Chile’s Calbuco Eruption: Potential Weather Impacts - kmundnic
http://blog.wsi.com/blog/uncategorized/chiles-calbuco-eruption-potential-weather-impacts/

======
bjwbell
The article mentions Volcanic Winter. The most famous one is the year without
summer,
[https://en.wikipedia.org/wiki/Year_Without_a_Summer](https://en.wikipedia.org/wiki/Year_Without_a_Summer),
due to the Mt Tambora eruption in the dutch east indies.

------
andrelaszlo
"The Calbuco Volcano in Chile has erupted, spewing millions of dust and
volcanic ash particles into the atmosphere and lower stratosphere."
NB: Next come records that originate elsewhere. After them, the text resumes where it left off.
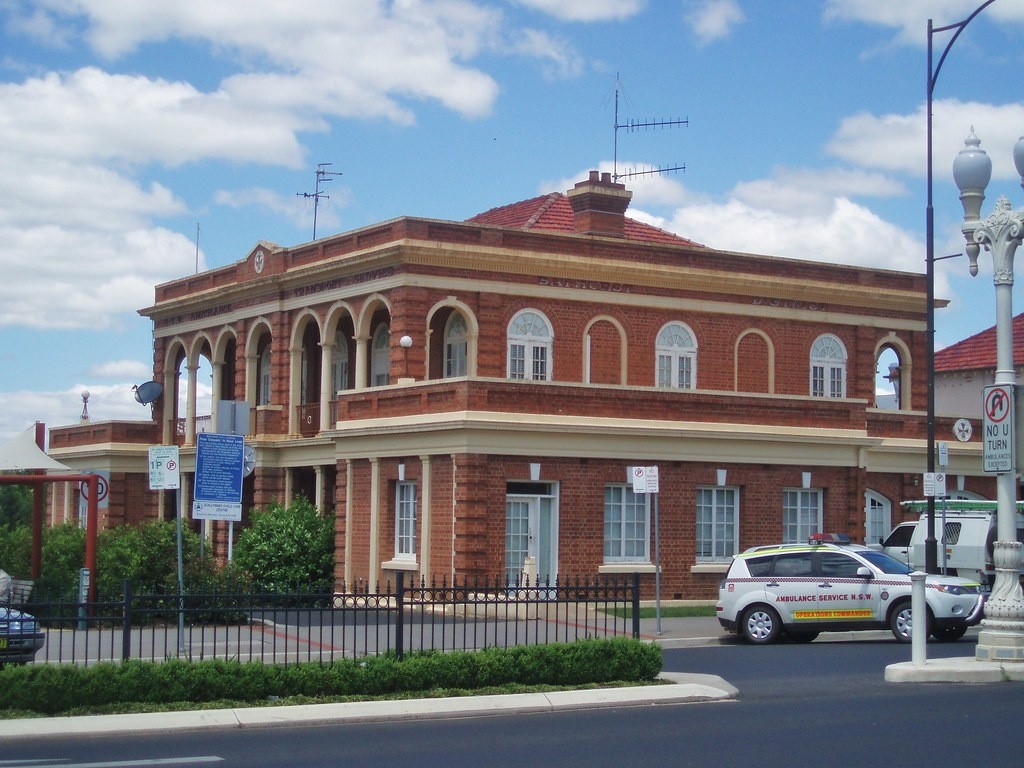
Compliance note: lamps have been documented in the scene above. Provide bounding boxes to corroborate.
[397,336,416,386]
[77,391,92,425]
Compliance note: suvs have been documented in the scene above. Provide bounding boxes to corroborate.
[716,543,986,645]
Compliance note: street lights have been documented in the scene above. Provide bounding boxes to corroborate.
[953,126,1024,665]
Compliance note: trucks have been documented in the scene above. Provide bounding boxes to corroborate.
[878,500,1024,597]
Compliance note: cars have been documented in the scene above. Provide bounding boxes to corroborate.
[0,607,45,668]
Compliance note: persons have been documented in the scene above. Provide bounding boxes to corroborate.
[0,569,14,606]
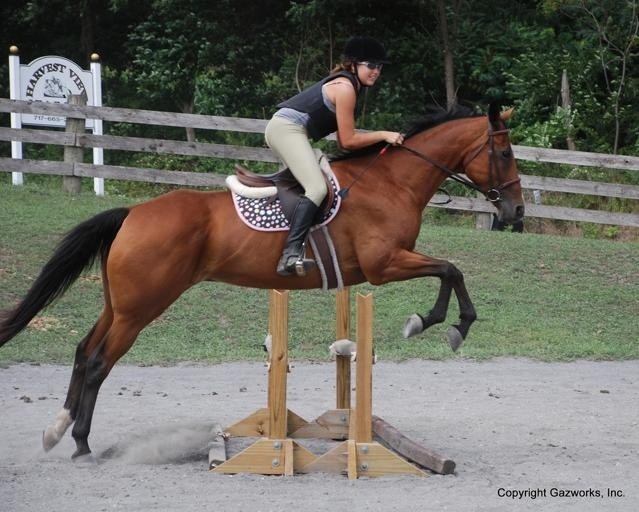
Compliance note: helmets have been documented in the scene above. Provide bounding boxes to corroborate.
[342,37,386,62]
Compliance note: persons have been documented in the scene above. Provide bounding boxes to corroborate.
[264,36,406,278]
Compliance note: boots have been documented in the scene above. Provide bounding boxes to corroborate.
[276,194,317,277]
Slight understatement, maybe? Probably thousands of tonnes, if not millions.
The Eyjafjallajökull eruption released about 100 million cubic metres of
airborne material[0]

[0]:
[http://en.wikipedia.org/wiki/2010_eruptions_of_Eyjafjallaj%C...](http://en.wikipedia.org/wiki/2010_eruptions_of_Eyjafjallaj%C3%B6kull#Volume_of_erupted_material_and_magma_discharge)

------
brooklyndavs
Are the weather and short lived climate impacts of major eruptions limited to
that hemisphere? I would think that an eruption in Chile wouldn't have an
impact on northern hemisphere climate. While there was global cooling after
Pinatubo I assume the cooling was mostly limited to the northern hemisphere?